START Source passage
Top 10 Reasons to Eat Organic

Eating organic isn’t a fad. In fact, a 2015 USDA report stated that sales from U.S. organic farms reached $5.5 billion, a 72 percent increase from 2008. Whether you’re avoiding pesticides, looking for a healthier diet, or concerned about the environment, there is no shortage of reasons to eat organic foods. So if you’ve been on the fence looking at those greener organic pastures, wait no more! Here are ten delicious reasons to take a bite of that organic apple today!

1. Environmental Health & Climate Change.

According to Cornell entomologist David Pimentel, it is estimated that only 0.1% of applied pesticides reach the target pests. The bulk of pesticides (99.%) are left to impact the environment. Waterways and farmland are contaminated by chemical run-off from farms. Arguably one of the largest environmental disasters has been the loss of quality soil. Many organic farmers grow bio-diverse crops rather than the industrial monoculture model, which depletes the soil. With up to 50% of greenhouse gas emissions created by our industrial global food system alone, we hold tremendous power for a healthy climate in our food choices. According to this white paper, organic farming practices can store carbon underground, which will lead to less extreme weather. Organic management practices, including crop rotation, substantially enhance soil quality, restore nitrogen and organic components, and sequester carbon. In short, chemically produced food is damaging our soil and lending a hand to our climate crisis.

2. Safe Drinking Water.
END Source passage
# Parts of the exercise
- A) Return the part of the organic-food article between "Eating organic isn’t" and "organic apple today!", inclusive, copied word for word.
- B) Pick up the article on reasons to eat organic where it stops and keep writing it.
The items that come after the organic-food article have no connection to it.
START Record set
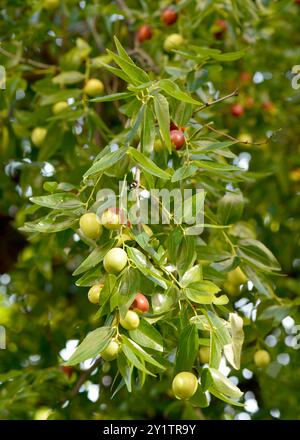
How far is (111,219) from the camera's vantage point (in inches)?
50.2

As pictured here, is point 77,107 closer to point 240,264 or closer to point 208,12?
point 208,12

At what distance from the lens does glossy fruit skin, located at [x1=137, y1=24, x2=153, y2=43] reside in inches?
99.1

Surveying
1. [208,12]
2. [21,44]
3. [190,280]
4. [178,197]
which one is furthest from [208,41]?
[190,280]

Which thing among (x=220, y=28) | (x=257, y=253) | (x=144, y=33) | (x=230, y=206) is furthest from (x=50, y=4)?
(x=257, y=253)

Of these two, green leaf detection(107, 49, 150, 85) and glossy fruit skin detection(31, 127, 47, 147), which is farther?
glossy fruit skin detection(31, 127, 47, 147)

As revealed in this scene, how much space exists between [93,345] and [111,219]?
22cm

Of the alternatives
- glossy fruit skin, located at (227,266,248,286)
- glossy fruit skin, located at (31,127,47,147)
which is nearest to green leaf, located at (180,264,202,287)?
glossy fruit skin, located at (227,266,248,286)

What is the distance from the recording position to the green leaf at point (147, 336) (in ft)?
4.06

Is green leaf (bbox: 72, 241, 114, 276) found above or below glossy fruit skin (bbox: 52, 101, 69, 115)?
above

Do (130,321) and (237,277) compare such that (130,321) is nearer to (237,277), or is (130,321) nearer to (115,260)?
(115,260)

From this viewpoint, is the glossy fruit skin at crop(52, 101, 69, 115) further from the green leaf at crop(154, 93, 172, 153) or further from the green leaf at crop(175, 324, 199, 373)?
the green leaf at crop(175, 324, 199, 373)

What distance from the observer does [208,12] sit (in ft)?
7.23

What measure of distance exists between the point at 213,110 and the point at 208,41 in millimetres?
386

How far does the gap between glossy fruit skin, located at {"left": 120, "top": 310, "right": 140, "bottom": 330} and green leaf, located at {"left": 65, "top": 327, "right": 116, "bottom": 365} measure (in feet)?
0.07
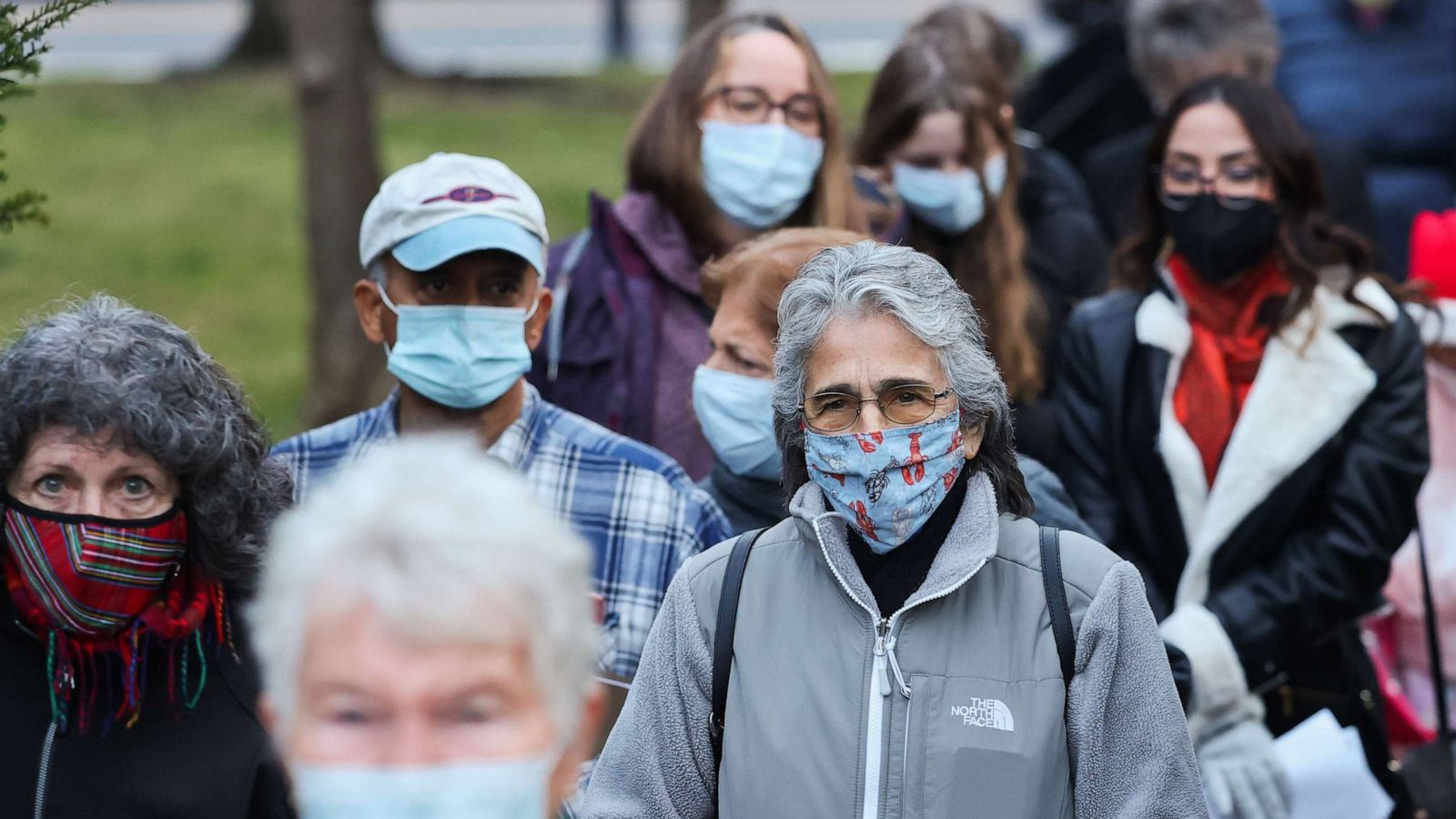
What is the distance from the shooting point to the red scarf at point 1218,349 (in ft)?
16.2

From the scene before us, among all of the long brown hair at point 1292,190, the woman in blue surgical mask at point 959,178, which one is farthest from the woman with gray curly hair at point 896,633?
the woman in blue surgical mask at point 959,178

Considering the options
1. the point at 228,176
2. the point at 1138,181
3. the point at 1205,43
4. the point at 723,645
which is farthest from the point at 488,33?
the point at 723,645

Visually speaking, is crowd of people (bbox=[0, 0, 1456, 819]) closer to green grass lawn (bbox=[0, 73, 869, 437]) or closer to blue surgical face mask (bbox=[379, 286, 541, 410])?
blue surgical face mask (bbox=[379, 286, 541, 410])

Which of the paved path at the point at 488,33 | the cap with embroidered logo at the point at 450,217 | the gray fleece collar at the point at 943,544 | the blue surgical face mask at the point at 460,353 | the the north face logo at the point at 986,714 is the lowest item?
the the north face logo at the point at 986,714

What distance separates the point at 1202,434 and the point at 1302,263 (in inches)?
20.1

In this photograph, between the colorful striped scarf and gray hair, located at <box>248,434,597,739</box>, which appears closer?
gray hair, located at <box>248,434,597,739</box>

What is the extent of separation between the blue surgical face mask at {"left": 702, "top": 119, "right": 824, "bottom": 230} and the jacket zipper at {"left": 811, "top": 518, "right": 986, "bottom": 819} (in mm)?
2078

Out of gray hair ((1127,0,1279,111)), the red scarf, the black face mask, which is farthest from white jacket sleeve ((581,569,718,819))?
gray hair ((1127,0,1279,111))

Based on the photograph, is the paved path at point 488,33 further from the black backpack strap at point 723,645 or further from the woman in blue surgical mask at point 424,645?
the woman in blue surgical mask at point 424,645

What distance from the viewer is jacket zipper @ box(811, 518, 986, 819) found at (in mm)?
3172

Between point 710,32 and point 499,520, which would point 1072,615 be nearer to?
point 499,520

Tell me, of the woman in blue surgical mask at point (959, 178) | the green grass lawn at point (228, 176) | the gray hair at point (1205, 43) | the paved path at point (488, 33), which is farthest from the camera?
the paved path at point (488, 33)

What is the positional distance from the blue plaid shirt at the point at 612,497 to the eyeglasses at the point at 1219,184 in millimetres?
1608

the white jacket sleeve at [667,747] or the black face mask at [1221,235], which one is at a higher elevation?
the black face mask at [1221,235]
END Record set
# Responses in order
- A)
Eating organic isn’t a fad. In fact, a 2015 USDA report stated that sales from U.S. organic farms reached $5.5 billion, a 72 percent increase from 2008. Whether you’re avoiding pesticides, looking for a healthier diet, or concerned about the environment, there is no shortage of reasons to eat organic foods. So if you’ve been on the fence looking at those greener organic pastures, wait no more! Here are ten delicious reasons to take a bite of that organic apple today!

- B)
The more chemicals applied per acre, the greater the challenge in preserving water quality. The Dead Zone in the Gulf of Mexico is the most graphic example of the enormous harm caused when farm chemicals flowing off of millions of acres congregate in the mighty Mississippi. So, not only is chemically dependent agriculture damaging our drinking water it is also harming our waterways and ocean.

3. Health Risks.

It should be no surprise that those chemical pesticides that kill off pests are also causing harm to your health. But it doesn’t just stop with harming you; pesticide, herbicide and chemical fertilizer usage poses health risks to farmers and farmworkers. Pesticides ingested by pregnant women have been linked to birth defects and deformities. Studies have also shown that some herbicides and pesticides stimulate the growth of breast cancer cells and cause mammary cancer in rats. Organic crops cannot be grown with persistent synthetic chemicals, sewage sludge, irradiation, animal cloning or genetic engineering. The USDA organic seal guarantees that farmers abide by these standards. By eating organic, you will dramatically reduce the amount of pesticide residue you ingest on a daily basis thus reducing your risk for diseases.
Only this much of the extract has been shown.